"Rethinking Mixture-of-Agents: Is Mixing Different LLMs Beneficial?"
Below podcast on this paper is generated with Google's Illuminate.
→ Mixture-of-Agents systems use multiple different LLMs to improve output.
→ However, balancing the quality and diversity of these LLMs is hard. Including weaker models can reduce overall performance.
This paper proposes Self-MoA which aggregates outputs from a single, high-performing LLM, leveraging inherent randomness. It outperforms methods that rely on diverse models.
-----
https://www.arxiv.org/abs/2502.00674
📌 Self-MoA cleverly uses stochastic decoding. It generates diverse outputs from a single strong LLM. This avoids the common problem. The problem of balancing model quality and diversity in Mixture of Agents.
📌 Self-MoA-Seq's sliding window is like iterative refinement. Each window pass refines the previous best output. This overcomes context length limitations. This is efficient.
📌 Self-MoA's aggregator implicitly performs "soft voting." It favors common elements across multiple generated outputs. This combines the strengths, like an ensemble but without needing separate models.
----------
Methods Explored in this Paper 🔧:
→ Self-MoA generates multiple outputs from one top-performing LLM. It then aggregates these outputs.
→ This uses the "in-model diversity". The randomness from repeatedly sampling from a single model. Mixed-MoA uses "cross-model diversity".
→ Self-MoA-Seq, a sequential version is introduced. Self-MoA-Seq addresses context length limits. It uses a sliding window approach.
-----
Key Insights 💡:
→ The quality of proposer LLMs matter. Diversity alone isn't enough for Mixture-of-Agents.

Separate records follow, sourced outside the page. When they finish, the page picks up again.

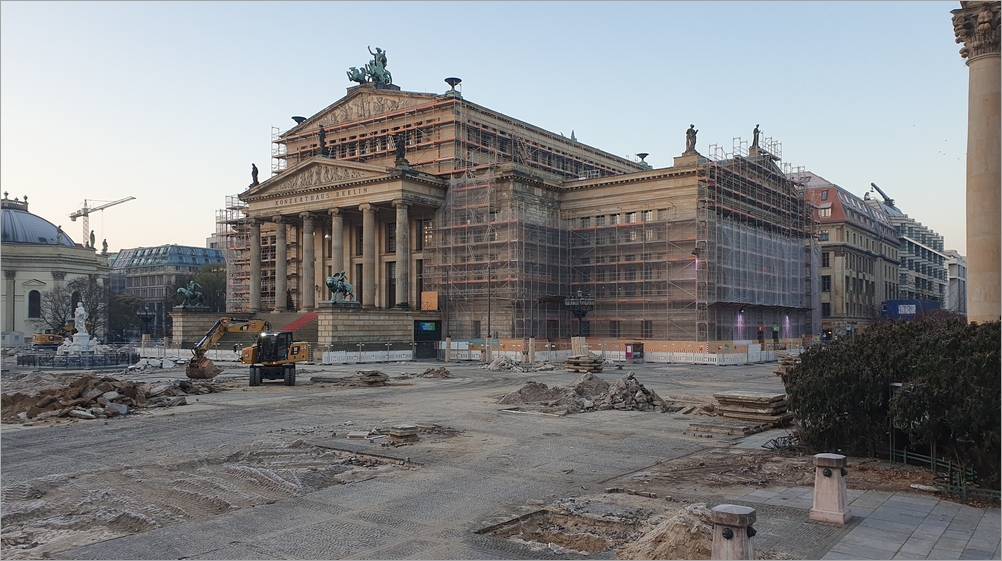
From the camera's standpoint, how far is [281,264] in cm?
7131

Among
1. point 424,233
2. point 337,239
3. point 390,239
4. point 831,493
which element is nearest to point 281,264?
point 337,239

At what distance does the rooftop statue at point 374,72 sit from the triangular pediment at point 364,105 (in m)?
2.48

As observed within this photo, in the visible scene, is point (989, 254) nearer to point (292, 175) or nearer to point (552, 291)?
point (552, 291)

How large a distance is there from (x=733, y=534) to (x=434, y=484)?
7140 mm

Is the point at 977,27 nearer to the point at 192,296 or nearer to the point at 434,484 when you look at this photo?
the point at 434,484

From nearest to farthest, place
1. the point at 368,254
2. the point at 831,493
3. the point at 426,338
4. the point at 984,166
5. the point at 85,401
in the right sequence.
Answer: the point at 831,493
the point at 984,166
the point at 85,401
the point at 426,338
the point at 368,254

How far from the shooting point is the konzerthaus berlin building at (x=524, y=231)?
189 ft

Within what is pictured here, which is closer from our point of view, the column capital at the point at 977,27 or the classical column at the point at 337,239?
the column capital at the point at 977,27

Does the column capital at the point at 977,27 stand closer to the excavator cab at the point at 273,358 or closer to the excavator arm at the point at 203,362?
the excavator cab at the point at 273,358

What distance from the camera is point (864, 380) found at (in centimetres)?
1505

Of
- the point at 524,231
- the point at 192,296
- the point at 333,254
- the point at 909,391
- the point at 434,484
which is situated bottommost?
the point at 434,484

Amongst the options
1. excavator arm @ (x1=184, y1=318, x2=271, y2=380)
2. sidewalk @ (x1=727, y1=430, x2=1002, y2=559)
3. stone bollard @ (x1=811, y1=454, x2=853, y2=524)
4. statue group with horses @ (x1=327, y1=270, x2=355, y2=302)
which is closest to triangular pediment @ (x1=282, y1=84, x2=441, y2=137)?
statue group with horses @ (x1=327, y1=270, x2=355, y2=302)

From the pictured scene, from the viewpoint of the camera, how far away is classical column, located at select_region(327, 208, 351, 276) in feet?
217

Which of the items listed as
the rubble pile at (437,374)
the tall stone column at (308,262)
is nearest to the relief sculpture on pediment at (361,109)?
the tall stone column at (308,262)
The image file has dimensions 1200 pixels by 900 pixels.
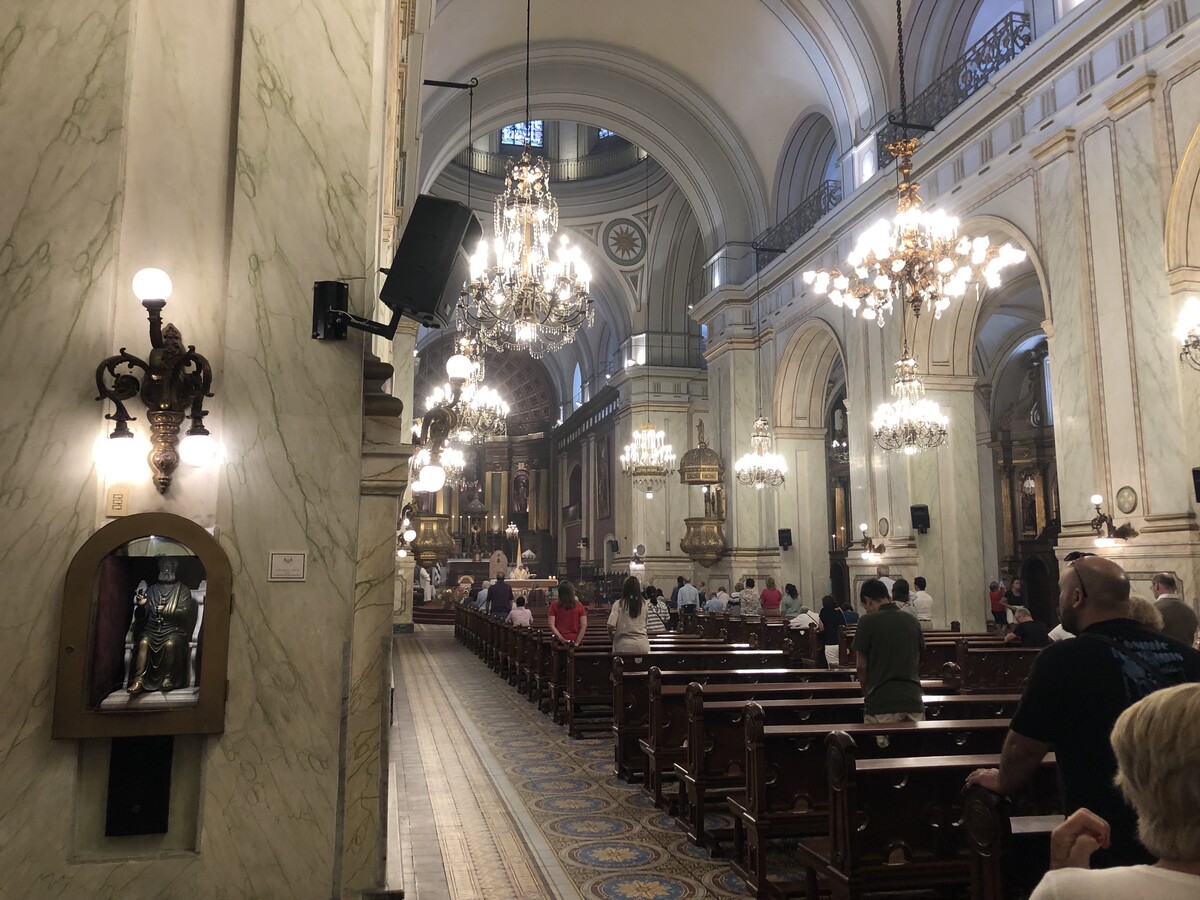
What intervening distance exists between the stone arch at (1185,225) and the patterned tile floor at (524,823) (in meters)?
6.86

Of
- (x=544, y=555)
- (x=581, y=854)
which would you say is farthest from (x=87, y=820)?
(x=544, y=555)

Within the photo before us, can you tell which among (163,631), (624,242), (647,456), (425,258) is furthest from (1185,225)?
(624,242)

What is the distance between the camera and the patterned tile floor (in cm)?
406

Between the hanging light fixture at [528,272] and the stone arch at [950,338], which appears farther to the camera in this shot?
the stone arch at [950,338]

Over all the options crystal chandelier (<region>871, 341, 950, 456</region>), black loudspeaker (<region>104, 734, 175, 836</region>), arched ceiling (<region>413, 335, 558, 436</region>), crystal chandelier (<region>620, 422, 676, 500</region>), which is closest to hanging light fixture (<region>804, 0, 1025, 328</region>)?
crystal chandelier (<region>871, 341, 950, 456</region>)

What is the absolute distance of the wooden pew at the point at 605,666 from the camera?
26.2 ft

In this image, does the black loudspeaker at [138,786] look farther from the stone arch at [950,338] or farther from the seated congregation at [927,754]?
the stone arch at [950,338]

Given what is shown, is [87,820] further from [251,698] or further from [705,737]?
[705,737]

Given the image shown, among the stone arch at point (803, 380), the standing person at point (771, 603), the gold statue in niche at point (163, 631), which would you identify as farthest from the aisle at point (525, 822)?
the stone arch at point (803, 380)

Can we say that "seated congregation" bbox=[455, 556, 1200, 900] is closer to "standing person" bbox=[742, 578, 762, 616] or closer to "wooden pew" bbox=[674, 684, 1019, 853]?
"wooden pew" bbox=[674, 684, 1019, 853]

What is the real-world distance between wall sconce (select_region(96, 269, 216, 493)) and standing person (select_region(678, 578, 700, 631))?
37.7 feet

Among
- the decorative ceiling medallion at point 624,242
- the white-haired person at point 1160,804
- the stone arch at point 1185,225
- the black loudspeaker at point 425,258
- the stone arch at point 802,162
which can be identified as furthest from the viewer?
the decorative ceiling medallion at point 624,242

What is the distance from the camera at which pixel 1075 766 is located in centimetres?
222

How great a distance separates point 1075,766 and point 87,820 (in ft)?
10.9
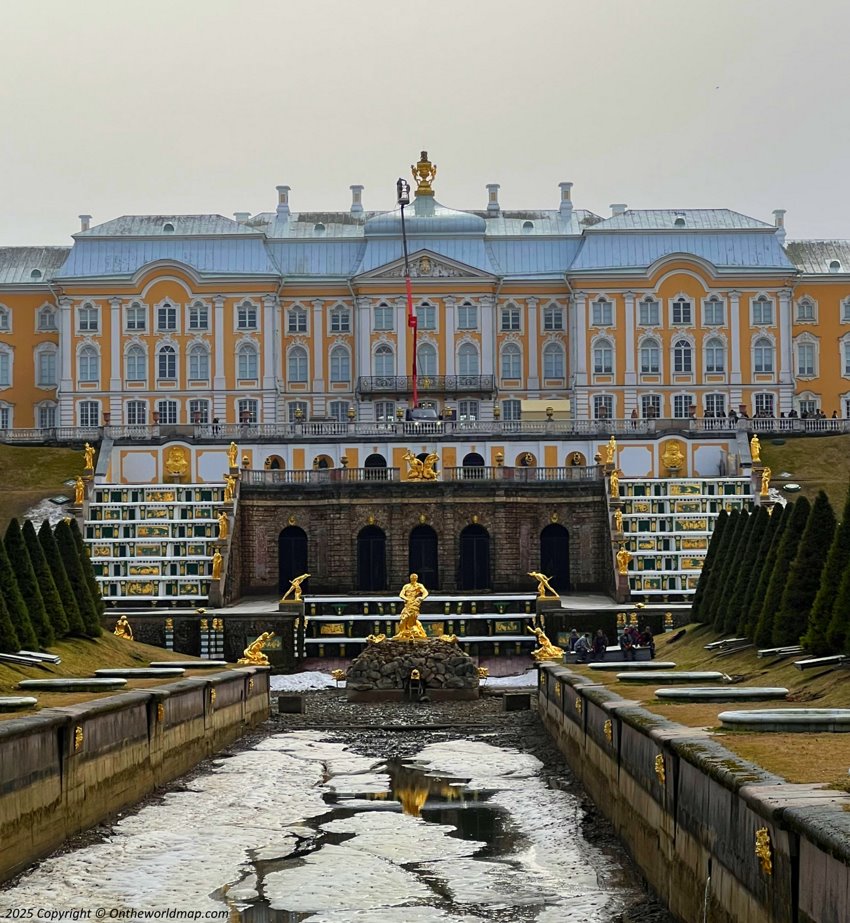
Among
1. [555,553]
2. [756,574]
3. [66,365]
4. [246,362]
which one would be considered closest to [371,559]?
[555,553]

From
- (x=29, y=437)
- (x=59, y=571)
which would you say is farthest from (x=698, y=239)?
(x=59, y=571)

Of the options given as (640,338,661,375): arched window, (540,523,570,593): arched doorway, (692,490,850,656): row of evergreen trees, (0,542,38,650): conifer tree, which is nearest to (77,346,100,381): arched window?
(640,338,661,375): arched window

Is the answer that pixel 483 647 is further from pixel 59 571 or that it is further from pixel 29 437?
pixel 29 437

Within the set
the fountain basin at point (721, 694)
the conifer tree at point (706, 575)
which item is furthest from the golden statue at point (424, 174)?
the fountain basin at point (721, 694)

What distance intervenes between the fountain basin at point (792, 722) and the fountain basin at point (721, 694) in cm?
487

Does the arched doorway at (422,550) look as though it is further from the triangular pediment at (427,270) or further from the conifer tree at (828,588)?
the conifer tree at (828,588)

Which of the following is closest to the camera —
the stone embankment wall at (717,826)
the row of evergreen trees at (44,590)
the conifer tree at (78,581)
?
the stone embankment wall at (717,826)

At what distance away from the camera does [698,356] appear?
101 metres

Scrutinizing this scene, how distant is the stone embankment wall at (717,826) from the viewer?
42.9 feet

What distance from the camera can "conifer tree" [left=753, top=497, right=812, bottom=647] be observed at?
36.6 meters

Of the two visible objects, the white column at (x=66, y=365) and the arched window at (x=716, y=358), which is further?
the arched window at (x=716, y=358)

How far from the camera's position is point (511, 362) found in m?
103

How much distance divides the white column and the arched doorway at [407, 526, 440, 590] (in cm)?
3116

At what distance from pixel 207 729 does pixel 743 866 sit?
20289 mm
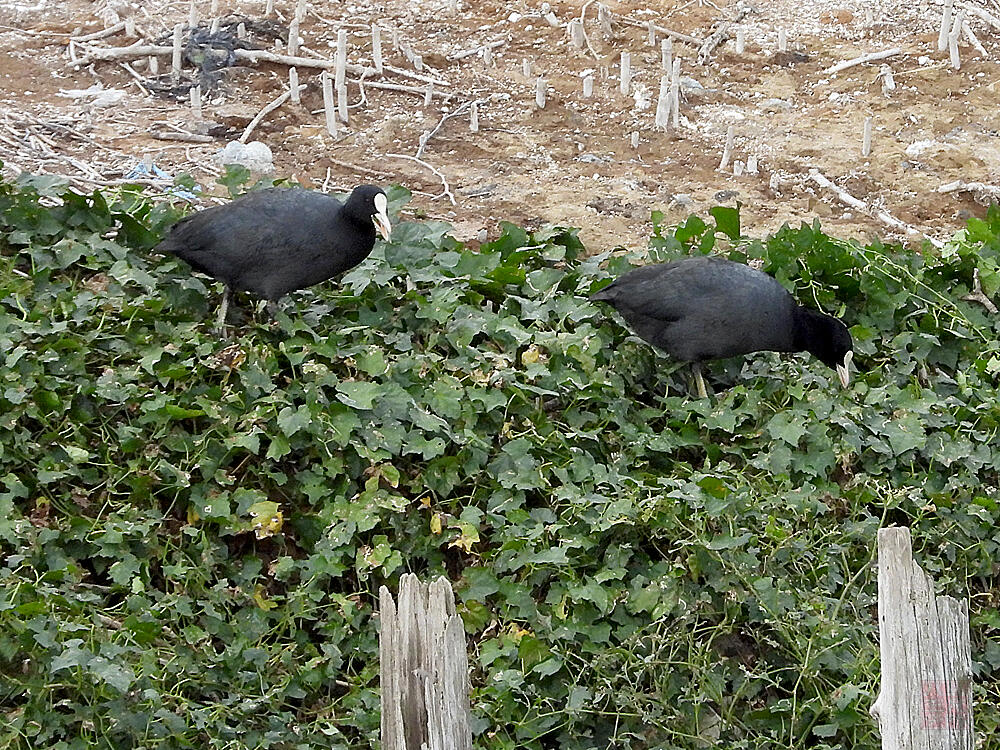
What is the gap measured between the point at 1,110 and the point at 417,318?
3099 millimetres

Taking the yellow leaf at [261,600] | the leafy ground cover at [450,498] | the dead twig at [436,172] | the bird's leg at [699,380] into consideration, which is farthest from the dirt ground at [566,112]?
the yellow leaf at [261,600]

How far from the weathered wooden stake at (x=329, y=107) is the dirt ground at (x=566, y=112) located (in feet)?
0.18

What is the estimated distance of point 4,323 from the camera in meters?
5.09

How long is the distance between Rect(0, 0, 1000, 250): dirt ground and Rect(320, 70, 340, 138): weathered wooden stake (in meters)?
0.05

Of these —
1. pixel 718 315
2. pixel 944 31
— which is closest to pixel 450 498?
pixel 718 315

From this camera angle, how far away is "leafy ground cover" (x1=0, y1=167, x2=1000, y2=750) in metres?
4.23

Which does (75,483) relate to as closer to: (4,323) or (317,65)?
(4,323)

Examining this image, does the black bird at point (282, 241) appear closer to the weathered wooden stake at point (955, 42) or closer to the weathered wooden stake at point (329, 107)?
the weathered wooden stake at point (329, 107)

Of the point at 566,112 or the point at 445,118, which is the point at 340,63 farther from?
the point at 566,112

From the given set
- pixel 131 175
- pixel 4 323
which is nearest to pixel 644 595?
pixel 4 323

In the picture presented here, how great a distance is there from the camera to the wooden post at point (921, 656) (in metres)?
2.65

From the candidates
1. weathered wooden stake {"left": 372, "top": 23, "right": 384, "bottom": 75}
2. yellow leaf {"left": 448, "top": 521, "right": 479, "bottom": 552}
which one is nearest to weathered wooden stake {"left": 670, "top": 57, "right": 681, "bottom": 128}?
weathered wooden stake {"left": 372, "top": 23, "right": 384, "bottom": 75}

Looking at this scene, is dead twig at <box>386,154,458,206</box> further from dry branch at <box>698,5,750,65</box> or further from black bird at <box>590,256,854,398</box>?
dry branch at <box>698,5,750,65</box>

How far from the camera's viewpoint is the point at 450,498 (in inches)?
193
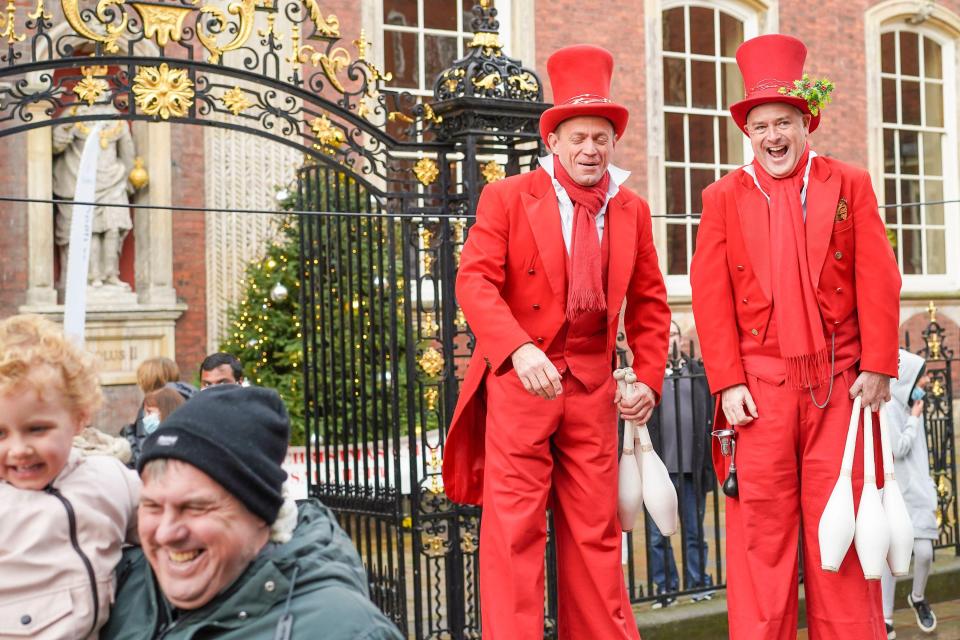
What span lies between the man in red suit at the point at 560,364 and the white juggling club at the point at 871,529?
689mm

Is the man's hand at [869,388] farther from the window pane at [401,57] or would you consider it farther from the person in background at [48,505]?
the window pane at [401,57]

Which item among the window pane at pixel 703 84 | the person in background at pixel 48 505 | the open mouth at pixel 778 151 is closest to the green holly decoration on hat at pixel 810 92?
the open mouth at pixel 778 151

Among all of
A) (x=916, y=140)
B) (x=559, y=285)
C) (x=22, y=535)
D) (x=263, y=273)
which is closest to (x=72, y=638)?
(x=22, y=535)

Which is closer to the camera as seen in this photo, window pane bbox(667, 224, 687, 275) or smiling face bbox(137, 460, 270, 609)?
smiling face bbox(137, 460, 270, 609)

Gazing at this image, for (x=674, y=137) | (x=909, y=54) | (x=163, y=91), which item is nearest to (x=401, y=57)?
(x=674, y=137)

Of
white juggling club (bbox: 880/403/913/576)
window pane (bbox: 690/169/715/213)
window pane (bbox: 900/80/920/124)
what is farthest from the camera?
window pane (bbox: 900/80/920/124)

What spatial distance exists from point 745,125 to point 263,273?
272 inches

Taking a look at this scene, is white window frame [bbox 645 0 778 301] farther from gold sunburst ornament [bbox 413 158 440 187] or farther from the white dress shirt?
the white dress shirt

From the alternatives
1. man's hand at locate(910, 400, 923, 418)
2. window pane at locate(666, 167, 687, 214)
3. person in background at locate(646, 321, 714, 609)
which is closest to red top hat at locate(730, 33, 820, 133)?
person in background at locate(646, 321, 714, 609)

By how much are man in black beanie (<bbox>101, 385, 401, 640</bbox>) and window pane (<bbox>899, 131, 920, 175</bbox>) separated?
15.6 meters

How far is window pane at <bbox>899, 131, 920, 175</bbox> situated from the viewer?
1673 centimetres

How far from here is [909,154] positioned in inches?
663

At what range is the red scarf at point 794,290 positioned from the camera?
4.12m

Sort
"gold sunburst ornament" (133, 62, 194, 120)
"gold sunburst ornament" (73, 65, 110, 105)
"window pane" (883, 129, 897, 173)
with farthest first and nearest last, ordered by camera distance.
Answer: "window pane" (883, 129, 897, 173) → "gold sunburst ornament" (133, 62, 194, 120) → "gold sunburst ornament" (73, 65, 110, 105)
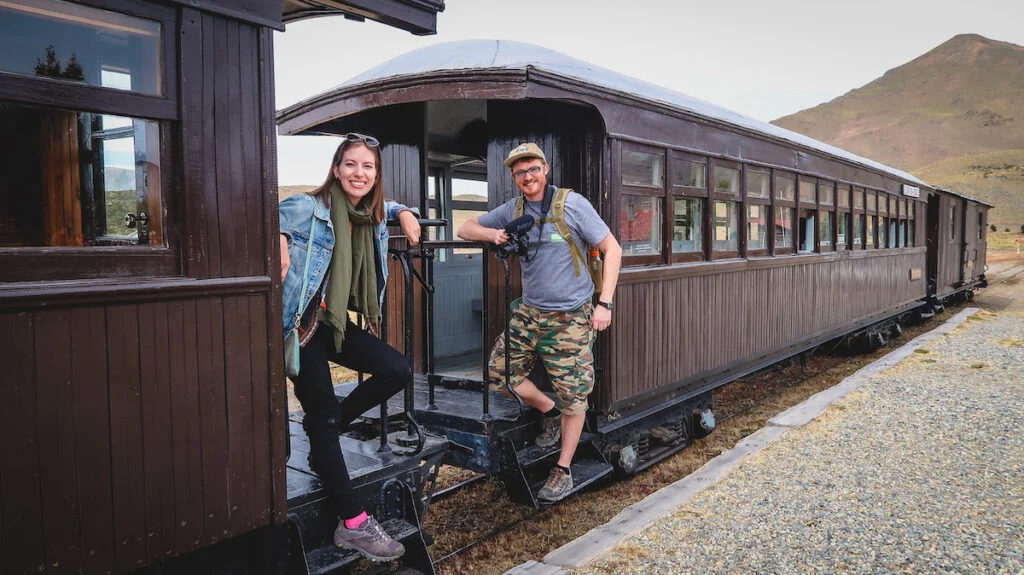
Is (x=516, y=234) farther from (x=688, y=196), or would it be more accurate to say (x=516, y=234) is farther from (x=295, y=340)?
(x=688, y=196)

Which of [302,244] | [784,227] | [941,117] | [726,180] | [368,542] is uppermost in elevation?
[941,117]

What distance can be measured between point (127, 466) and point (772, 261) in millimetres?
6454

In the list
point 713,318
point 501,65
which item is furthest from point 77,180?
point 713,318

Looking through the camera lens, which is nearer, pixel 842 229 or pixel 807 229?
pixel 807 229

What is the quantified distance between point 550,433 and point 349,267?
7.26 ft

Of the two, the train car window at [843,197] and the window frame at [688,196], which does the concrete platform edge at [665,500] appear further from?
the train car window at [843,197]

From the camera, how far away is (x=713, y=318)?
634cm

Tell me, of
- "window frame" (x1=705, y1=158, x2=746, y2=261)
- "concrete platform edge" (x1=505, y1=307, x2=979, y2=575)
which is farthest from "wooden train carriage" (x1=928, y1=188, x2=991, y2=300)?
"window frame" (x1=705, y1=158, x2=746, y2=261)

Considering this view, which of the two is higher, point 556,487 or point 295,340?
point 295,340

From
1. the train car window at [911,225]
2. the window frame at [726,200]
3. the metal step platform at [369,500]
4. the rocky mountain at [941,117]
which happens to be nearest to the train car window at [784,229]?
the window frame at [726,200]

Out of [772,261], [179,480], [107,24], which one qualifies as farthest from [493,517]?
[772,261]

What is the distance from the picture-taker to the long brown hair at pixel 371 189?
10.1ft

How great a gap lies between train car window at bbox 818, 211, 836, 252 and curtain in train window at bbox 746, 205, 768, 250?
1.85 metres

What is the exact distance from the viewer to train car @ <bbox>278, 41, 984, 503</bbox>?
176 inches
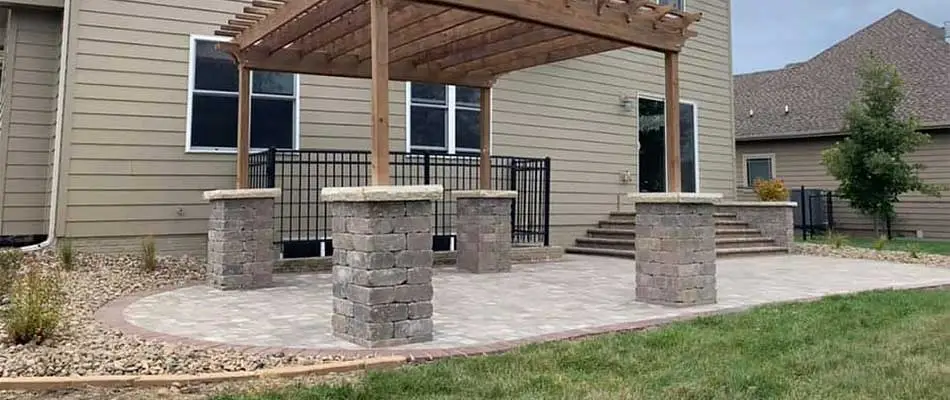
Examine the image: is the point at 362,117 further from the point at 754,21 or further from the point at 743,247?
the point at 754,21

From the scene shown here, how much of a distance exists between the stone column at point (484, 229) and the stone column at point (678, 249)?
2.32 metres

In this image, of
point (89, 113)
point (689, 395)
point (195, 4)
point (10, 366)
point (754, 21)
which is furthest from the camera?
point (754, 21)

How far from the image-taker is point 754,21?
138 ft

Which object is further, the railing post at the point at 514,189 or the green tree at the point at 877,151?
the green tree at the point at 877,151

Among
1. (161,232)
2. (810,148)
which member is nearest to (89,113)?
(161,232)

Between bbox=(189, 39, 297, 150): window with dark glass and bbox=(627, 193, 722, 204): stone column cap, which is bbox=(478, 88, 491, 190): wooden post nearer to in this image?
bbox=(189, 39, 297, 150): window with dark glass

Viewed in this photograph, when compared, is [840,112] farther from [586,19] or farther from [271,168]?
[271,168]

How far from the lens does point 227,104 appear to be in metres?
7.95

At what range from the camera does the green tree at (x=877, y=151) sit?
13328mm

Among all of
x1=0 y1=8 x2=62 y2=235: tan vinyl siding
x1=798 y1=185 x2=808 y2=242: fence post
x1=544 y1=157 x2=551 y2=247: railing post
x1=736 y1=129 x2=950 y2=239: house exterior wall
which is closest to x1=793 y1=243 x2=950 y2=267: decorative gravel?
x1=798 y1=185 x2=808 y2=242: fence post

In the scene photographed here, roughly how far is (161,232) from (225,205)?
1777 millimetres

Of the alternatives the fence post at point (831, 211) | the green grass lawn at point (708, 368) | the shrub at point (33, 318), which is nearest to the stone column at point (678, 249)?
the green grass lawn at point (708, 368)

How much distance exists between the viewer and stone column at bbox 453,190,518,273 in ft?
25.6

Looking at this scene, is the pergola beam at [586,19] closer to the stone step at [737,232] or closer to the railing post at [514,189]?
the railing post at [514,189]
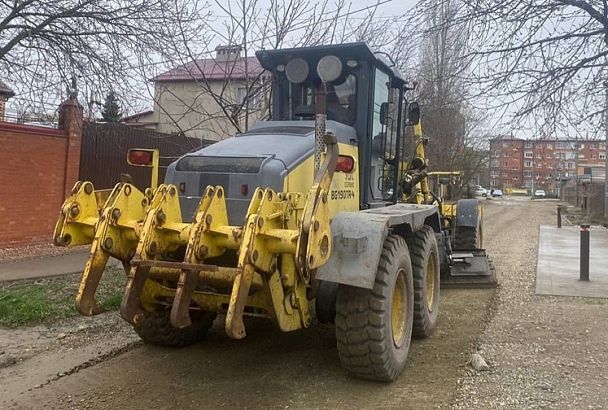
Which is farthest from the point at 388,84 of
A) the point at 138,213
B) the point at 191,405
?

→ Using one high-quality LLM with low diversity is often superior.
→ Self-MoA-Seq uses windowing to overcome context length constraints. It, therefore, maintains performance.
-----
Results 📊:
→ Self-MoA improves win rate by 6.6 points. This is better than Mixed-MoA on AlpacaEval 2.0 (length-controlled).
→ Self-MoA gets state-of-the-art results. It achieves 78.5 and 75.0 on the AlpacaEval 2.0 leaderboard. It uses top models for both proposing and aggregating.
→ On mixture tasks, Self-MoA has average accuracy of 63.81. This slightly beats the best Mixed-MoA model (60.04).